1 Project Overview

The goal of the G3card project is to explore the suitability of asynchronous logic in Smart Card processors as a means of increasing their robustness to attacks.

Asynchronous logic dates back to the early computers. Their component and other tolerances were not tightly controlled – circuits were built from discrete components, some of which were individually made. Means of detecting the completion of computations had to be provided. Eventually, a `synchronous’ design style emerged using clocks to take all the worst case tolerances into account.. A few specialised asynchronous components remained, e.g. in communications, with buffers and synchronisers used to join the outside world to the clock-driven circuits. Recently, though, there has been a resurgence of interest in asynchronous circuits, as they have a number of virtues (such as low power and low RF emissions) that make them attractive in specific applications. Also, as feature sizes decrease into the deep submicron and transistor counts in ASICs climb past the million mark, the proportion of an ASIC given over to clock distribution and synchronisation increases alarmingly.

Smart cards and other single-chip security processors were considered to be subject to two basic types of attack – invasive, where physical manipulation of the chip e.g. by drilling holes using a focused ion beam and attaching probes to get extra access to internal signals, and non-invasive, where there is no physical tampering but internal secrets may be deduced by monitoring the power consumed by the device or the time it takes to complete a transaction.

The project aimed to improve the resistance of security processors to non-invasive attacks. One observation was many methods of attack used the chip’s clock to provide a reference for attacking the card. Removing the clock should make attacks harder. In addition, one asynchronous design style involves `dual-rail’ logic, in which the logic is balanced; each bit is signalled on a pair of wires with (for example) HL meaning `0’ and LH meaning `1’. In theory, such circuits can be built so that the correlation between the power consumed and the data being processed is zero.

In addition, some attacks involve inducing transient faults in the target device by causing a particular component to fail, for example by inserting transients into the clock or power signals. Using dual-rail logic, it is possible to use the HH state as an alarm signal, and arrange matters so that the failure of a single transistor will result in a reset or safe deadlock. It should thus be possible to design out another large class of potential attacks.

To test this principle, the project set out to build several different asynchronous processors, in order to gather knowledge and experience in an area where there is at present none.

The test processors are versions of existing processors, so that comparisons can be made:

1. XAP – a simpler 16 bit processor currently used for cheaper and lower performance and power applications such as pagers.
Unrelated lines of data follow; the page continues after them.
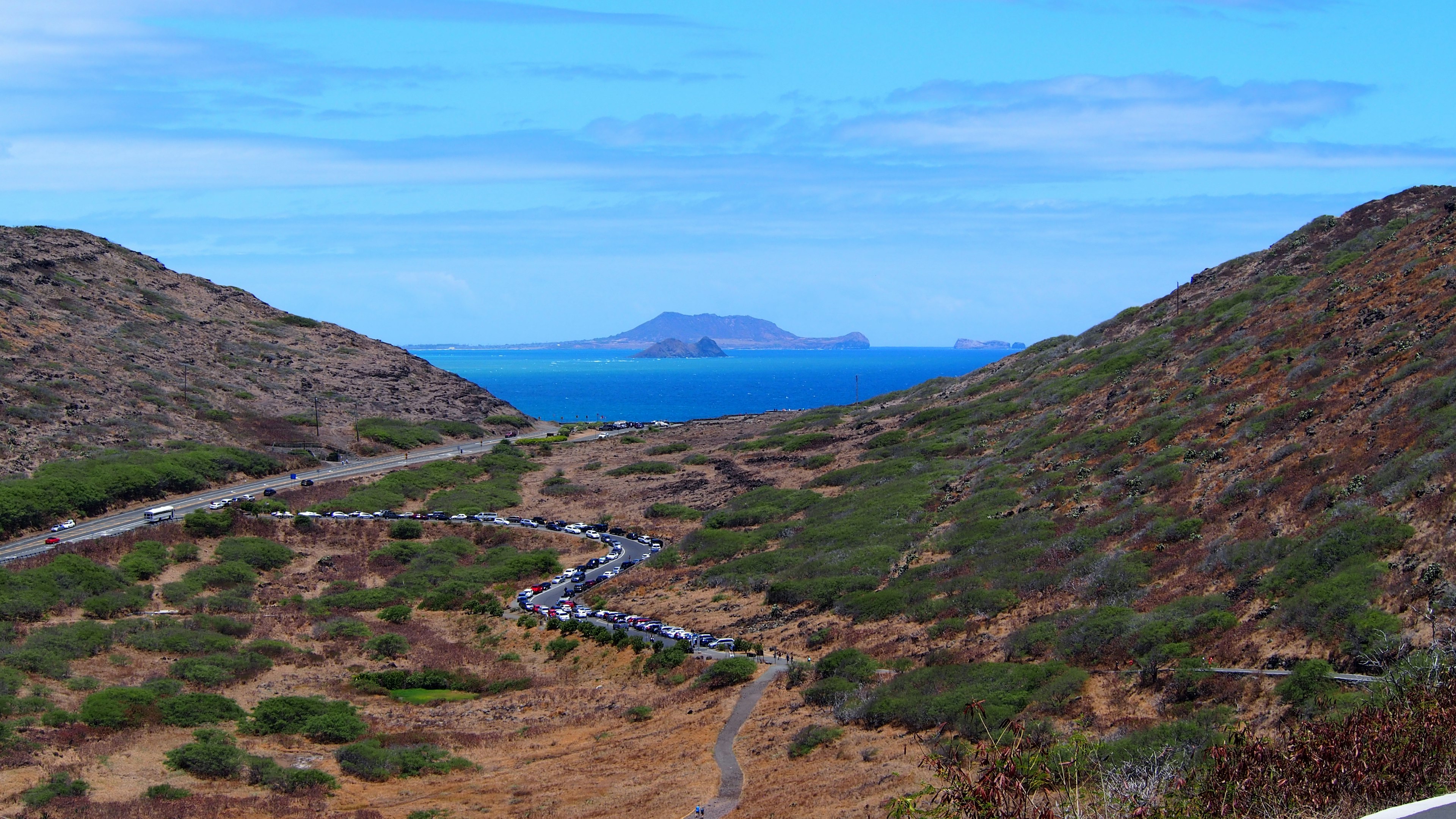 Vue panoramique des montagnes et de la verdure avec une île lointaine et l'océan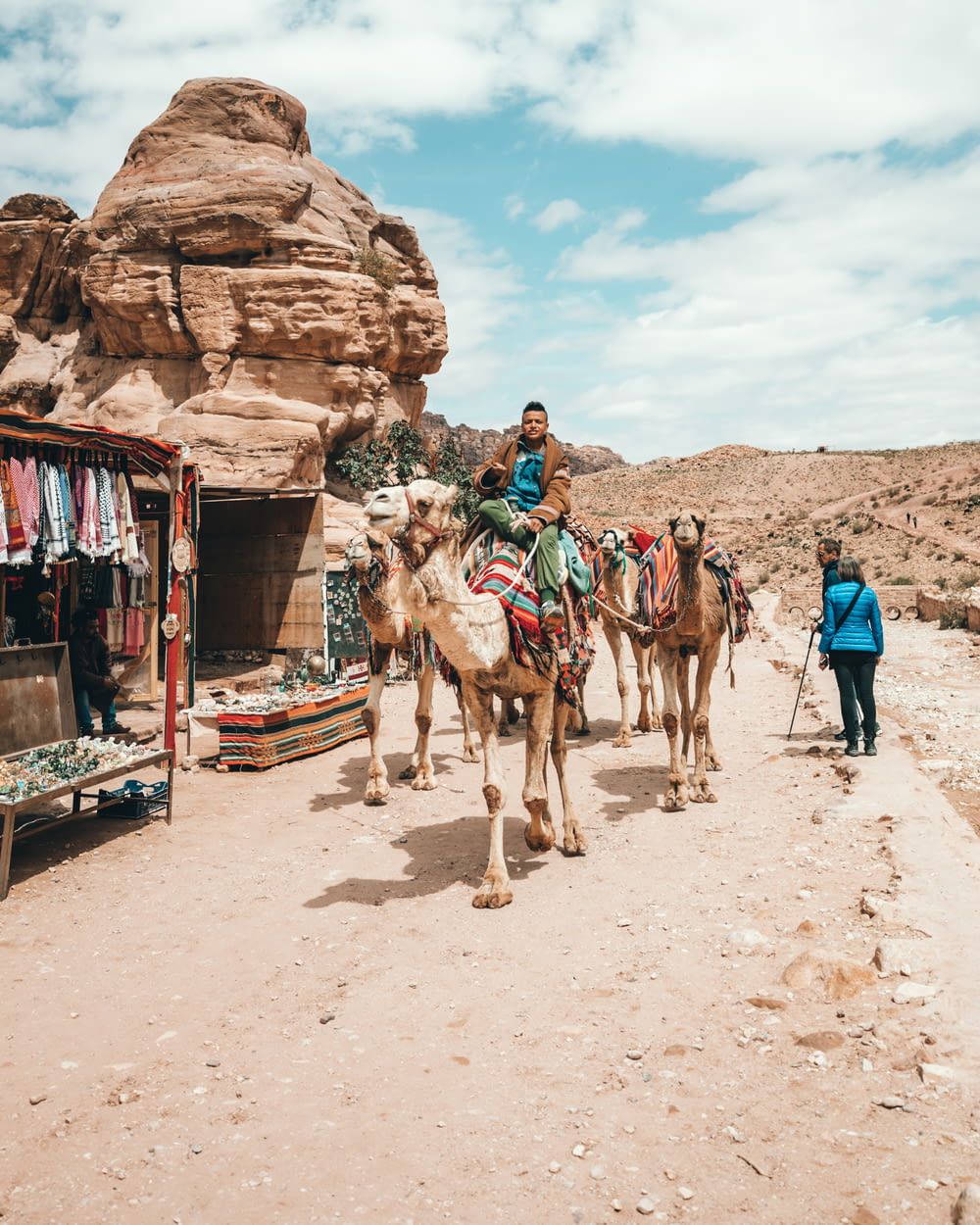 man riding camel near brown rock formation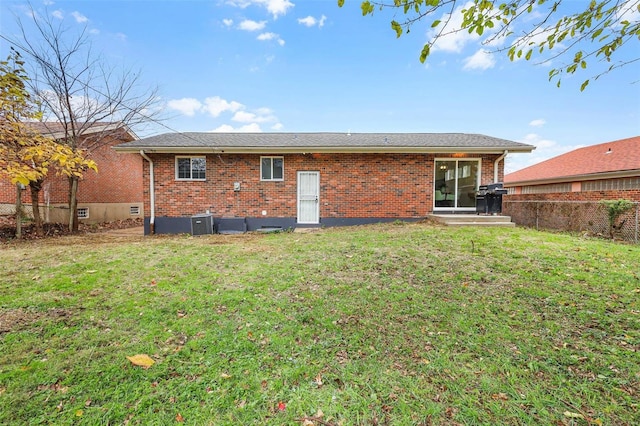 rear view of house featuring a lawn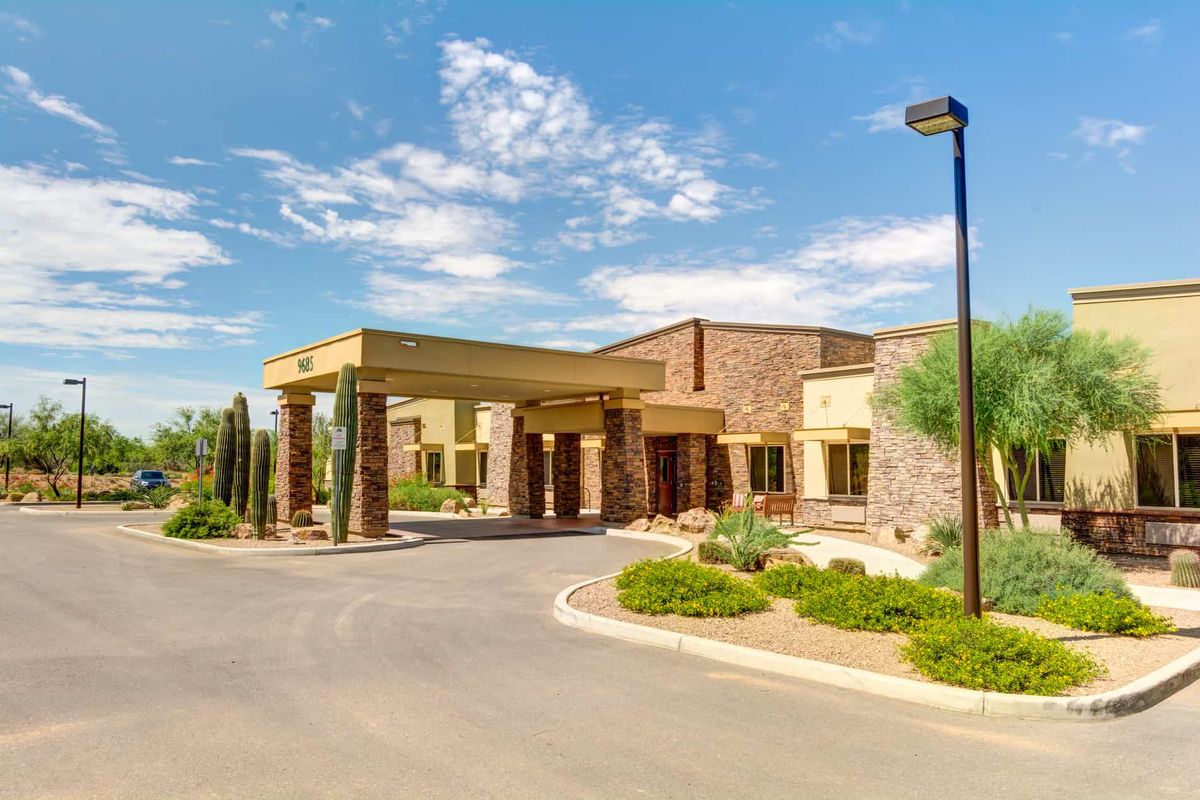 A modern building with a covered entrance and landscaped surroundings under a clear blue sky.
2. SmartMIPS – a 32 bit processor jointly designed by MIPS Technologies and Gemplus for smarcard applications. (Only some key blocks will be implemented in asynchronous technology.)

3. ARM – this is the market leading general purpose 32 bit processor which is widely licensed for applications such as mobile phones and set-top boxes.

Until now, the countermeasures used to defend against both invasive and non-invasive attacks have been ad-hoc, employing a variety of hardware and software tricks of ever-increasing complexity. These not only make maintenance and further development of smartcard products expensive, they also impose a significant cost in both silicon area and software performance, and are vulnerable to new twists on the established attack techniques.

The project started from a belief that the time had come for a different approach – taking a whole systems approach. Much of the software countermeasures implemented today might be avoidable, or at least considerably reduced, if the hardware was intrinsically more difficult to attack. Since a major part of a smartcard’s code consists of software countermeasures to non-invasive attacks, and this is in ROM, this can be traded off against the extra silicon area for hardware countermeasures.

In addition to developing more secure variants of the three chips mentioned above, the project also has two people working on developing new types of attack. In addition to the existing invasive and non-invasive attack techniques, they have developed a new, `semi-invasive’ attack technology which greatly increases the competitive advantage enjoyed by the protective technologies we have created.

Finally, we took a new look at how hardware countermeasures could be used by an operating system, and especially how to allow multiple programs to run safely without being able to interfere with each other. To complement this, we have also looked at a typical demanding algorithm for key generation and looked at what techniques can be applied here to reduce emissions and opportunities for “cracking”.